Yes, I agree. To the extent that the question really relates to either what exceptions are made for clearance for inputs, which is one of the points that Professor Centivany made, or protections for outputs, or what the infringement analysis should be with respect to outputs vis-à-vis the inputs, is a whole separate issue. In fact, when the government ran a consultation, we provided submissions related to many of those issues, but it seems to be outside the context here.

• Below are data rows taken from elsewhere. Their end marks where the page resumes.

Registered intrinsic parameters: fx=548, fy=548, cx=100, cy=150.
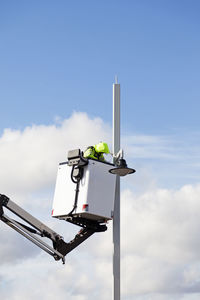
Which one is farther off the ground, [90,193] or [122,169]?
[122,169]

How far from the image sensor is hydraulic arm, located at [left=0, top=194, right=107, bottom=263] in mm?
13685

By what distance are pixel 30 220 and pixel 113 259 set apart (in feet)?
7.61

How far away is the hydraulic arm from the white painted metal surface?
1.21ft

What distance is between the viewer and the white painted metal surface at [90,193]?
1334 cm

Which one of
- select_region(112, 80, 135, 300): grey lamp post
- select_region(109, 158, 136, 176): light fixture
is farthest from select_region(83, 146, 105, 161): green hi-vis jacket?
select_region(109, 158, 136, 176): light fixture

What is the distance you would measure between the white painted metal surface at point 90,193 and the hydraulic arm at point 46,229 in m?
0.37

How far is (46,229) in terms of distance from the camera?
14.1 metres

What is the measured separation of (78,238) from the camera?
14.2 metres

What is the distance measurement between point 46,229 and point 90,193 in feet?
5.50

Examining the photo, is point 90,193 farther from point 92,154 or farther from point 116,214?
point 92,154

To the extent that interoperability and this enabling circumvention of TPMs to allow for two computer programs to speak to each other may result in access to code that otherwise is a trade secret or an algorithm that is inside the black box, arguably, given the scope of the current exception at least, and given the way infringement works and how everything is subject to infringement, there are protections from a copyright perspective, but there may be bigger issues to consider there from a trade secrets perspective, as well as a disincentivization with respect to investment in the AI industry, which is huge in Canada, obviously.
I'm not sure if that was what you were trying to get at, but in the context of this bill, that's to me the closest analogue in the AI industry.
If part of the question is just how robust our AI industry is in Canada and whether or not it may actually facilitate interoperability between two computer systems and develop code that allows for two computer systems to speak to each other, that's for a technologist to speak to, but I do think we're well positioned in Canada from an innovation perspective in that space.
That's me speaking personally, and not necessarily on behalf of IPIC.